GIVEN INFORMATION =>
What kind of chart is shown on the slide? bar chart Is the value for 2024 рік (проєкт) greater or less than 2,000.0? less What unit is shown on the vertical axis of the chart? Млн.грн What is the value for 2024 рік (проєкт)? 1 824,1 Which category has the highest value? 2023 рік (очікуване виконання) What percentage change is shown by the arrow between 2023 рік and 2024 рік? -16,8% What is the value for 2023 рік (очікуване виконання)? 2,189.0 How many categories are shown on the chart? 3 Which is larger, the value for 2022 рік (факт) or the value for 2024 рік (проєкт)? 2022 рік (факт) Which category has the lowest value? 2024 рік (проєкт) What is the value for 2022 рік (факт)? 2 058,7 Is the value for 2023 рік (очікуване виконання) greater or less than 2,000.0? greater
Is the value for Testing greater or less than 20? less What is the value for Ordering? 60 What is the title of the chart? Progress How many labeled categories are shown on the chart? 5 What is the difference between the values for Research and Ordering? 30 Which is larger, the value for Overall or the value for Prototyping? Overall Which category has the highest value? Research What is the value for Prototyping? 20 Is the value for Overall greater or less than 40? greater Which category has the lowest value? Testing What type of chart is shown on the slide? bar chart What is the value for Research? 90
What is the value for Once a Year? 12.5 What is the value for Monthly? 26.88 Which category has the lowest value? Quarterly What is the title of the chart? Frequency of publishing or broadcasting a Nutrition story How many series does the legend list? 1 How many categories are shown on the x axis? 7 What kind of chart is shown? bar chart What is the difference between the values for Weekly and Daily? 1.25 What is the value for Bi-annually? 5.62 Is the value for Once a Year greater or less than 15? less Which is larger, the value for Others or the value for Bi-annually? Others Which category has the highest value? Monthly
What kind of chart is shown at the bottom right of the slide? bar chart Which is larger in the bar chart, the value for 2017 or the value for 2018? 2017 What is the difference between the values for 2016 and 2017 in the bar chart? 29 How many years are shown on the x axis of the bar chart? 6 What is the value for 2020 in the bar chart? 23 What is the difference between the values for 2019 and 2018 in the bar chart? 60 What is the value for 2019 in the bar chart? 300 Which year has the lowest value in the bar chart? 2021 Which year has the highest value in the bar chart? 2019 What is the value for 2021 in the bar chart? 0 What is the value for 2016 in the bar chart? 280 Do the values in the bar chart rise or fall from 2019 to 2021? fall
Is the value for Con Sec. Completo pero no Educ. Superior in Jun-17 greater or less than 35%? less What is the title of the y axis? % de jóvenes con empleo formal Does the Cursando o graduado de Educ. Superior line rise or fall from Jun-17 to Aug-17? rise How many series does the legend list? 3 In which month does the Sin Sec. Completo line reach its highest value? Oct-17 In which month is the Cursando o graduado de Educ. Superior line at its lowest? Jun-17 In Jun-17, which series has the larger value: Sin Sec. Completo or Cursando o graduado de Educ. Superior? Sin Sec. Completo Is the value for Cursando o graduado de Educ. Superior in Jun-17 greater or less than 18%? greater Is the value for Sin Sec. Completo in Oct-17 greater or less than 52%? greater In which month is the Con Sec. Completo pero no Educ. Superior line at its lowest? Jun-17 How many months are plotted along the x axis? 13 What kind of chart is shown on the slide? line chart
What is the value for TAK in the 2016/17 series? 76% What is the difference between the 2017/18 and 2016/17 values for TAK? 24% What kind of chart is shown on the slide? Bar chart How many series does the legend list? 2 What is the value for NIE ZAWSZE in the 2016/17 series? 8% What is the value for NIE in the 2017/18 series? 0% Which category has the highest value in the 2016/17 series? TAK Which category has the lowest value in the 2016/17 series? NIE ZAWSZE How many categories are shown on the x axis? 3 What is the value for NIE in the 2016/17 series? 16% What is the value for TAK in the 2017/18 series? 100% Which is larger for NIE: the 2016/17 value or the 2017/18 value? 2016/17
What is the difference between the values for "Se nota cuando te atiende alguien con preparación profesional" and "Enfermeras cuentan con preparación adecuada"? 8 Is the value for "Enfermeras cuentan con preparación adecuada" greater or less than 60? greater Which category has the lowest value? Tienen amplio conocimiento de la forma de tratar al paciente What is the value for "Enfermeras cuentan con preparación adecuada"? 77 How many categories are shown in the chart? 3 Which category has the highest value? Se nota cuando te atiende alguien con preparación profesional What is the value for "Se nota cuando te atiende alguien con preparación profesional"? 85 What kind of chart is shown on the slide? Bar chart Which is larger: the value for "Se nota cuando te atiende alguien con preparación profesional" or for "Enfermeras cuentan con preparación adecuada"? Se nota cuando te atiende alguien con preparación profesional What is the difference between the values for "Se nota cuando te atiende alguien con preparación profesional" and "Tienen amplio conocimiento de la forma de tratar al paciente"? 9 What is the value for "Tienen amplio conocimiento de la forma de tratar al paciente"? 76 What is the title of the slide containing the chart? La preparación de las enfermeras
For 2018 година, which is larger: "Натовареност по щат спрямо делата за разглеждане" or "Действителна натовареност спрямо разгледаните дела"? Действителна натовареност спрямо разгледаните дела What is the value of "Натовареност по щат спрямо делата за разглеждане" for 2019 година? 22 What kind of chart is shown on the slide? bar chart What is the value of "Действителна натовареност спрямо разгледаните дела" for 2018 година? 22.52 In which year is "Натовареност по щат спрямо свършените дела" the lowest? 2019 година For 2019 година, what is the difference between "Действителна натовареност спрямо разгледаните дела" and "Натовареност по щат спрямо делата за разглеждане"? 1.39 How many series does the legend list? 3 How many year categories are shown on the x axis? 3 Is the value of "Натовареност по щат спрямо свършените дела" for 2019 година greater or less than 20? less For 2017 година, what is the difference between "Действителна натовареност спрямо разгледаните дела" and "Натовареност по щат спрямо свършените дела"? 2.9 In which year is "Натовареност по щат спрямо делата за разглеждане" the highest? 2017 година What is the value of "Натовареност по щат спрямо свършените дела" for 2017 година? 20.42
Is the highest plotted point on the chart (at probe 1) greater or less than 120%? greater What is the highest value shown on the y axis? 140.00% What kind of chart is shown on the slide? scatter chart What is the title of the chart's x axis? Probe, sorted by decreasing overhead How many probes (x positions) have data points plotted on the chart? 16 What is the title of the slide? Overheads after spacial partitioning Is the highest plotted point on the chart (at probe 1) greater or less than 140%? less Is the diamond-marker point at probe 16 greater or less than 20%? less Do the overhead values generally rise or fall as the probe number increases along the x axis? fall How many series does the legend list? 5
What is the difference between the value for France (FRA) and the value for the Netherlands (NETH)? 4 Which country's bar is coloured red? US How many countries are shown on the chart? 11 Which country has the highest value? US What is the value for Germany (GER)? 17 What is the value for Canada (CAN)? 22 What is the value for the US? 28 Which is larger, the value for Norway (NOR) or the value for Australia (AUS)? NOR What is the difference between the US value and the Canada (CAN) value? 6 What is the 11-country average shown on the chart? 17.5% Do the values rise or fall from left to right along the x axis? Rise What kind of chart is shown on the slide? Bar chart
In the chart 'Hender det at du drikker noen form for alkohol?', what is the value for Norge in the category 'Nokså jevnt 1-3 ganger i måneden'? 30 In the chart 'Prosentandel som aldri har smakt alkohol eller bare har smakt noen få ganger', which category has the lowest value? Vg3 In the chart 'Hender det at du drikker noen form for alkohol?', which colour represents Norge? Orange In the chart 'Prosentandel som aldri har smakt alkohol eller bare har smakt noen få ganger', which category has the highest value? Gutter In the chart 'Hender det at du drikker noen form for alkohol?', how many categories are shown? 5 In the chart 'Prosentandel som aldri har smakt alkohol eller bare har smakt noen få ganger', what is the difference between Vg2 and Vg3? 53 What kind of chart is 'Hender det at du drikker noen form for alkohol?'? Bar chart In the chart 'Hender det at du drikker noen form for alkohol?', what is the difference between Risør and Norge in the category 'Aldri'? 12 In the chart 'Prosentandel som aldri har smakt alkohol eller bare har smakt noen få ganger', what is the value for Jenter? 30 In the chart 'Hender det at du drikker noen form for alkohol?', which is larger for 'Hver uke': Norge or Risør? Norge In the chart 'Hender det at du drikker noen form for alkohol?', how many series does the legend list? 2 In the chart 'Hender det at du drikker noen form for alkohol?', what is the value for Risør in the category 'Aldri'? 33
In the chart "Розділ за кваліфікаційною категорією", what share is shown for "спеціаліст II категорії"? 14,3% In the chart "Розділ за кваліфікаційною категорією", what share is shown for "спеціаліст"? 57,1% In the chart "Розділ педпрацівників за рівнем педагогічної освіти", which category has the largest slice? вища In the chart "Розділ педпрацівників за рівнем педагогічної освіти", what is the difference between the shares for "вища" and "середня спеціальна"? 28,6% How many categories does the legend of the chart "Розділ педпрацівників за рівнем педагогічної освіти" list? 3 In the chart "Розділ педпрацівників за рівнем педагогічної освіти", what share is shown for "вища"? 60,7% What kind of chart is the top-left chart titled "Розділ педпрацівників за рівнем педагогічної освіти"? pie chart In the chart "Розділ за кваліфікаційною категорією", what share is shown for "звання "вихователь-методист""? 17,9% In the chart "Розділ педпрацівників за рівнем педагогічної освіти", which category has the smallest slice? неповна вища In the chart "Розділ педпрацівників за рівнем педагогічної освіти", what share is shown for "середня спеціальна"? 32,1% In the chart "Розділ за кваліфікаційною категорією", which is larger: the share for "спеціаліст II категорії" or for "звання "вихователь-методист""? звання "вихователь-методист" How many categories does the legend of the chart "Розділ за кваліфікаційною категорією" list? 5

WHAT THE TASK REQUIRES => Copy out the stretch of entries from the very first line through the line containing "Is the value for Testing", keeping every character unchanged.

REPLY =>
What kind of chart is shown on the slide? bar chart Is the value for 2024 рік (проєкт) greater or less than 2,000.0? less What unit is shown on the vertical axis of the chart? Млн.грн What is the value for 2024 рік (проєкт)? 1 824,1 Which category has the highest value? 2023 рік (очікуване виконання) What percentage change is shown by the arrow between 2023 рік and 2024 рік? -16,8% What is the value for 2023 рік (очікуване виконання)? 2,189.0 How many categories are shown on the chart? 3 Which is larger, the value for 2022 рік (факт) or the value for 2024 рік (проєкт)? 2022 рік (факт) Which category has the lowest value? 2024 рік (проєкт) What is the value for 2022 рік (факт)? 2 058,7 Is the value for 2023 рік (очікуване виконання) greater or less than 2,000.0? greater
Is the value for Testing greater or less than 20? less What is the value for Ordering? 60 What is the title of the chart? Progress How many labeled categories are shown on the chart? 5 What is the difference between the values for Research and Ordering? 30 Which is larger, the value for Overall or the value for Prototyping? Overall Which category has the highest value? Research What is the value for Prototyping? 20 Is the value for Overall greater or less than 40? greater Which category has the lowest value? Testing What type of chart is shown on the slide? bar chart What is the value for Research? 90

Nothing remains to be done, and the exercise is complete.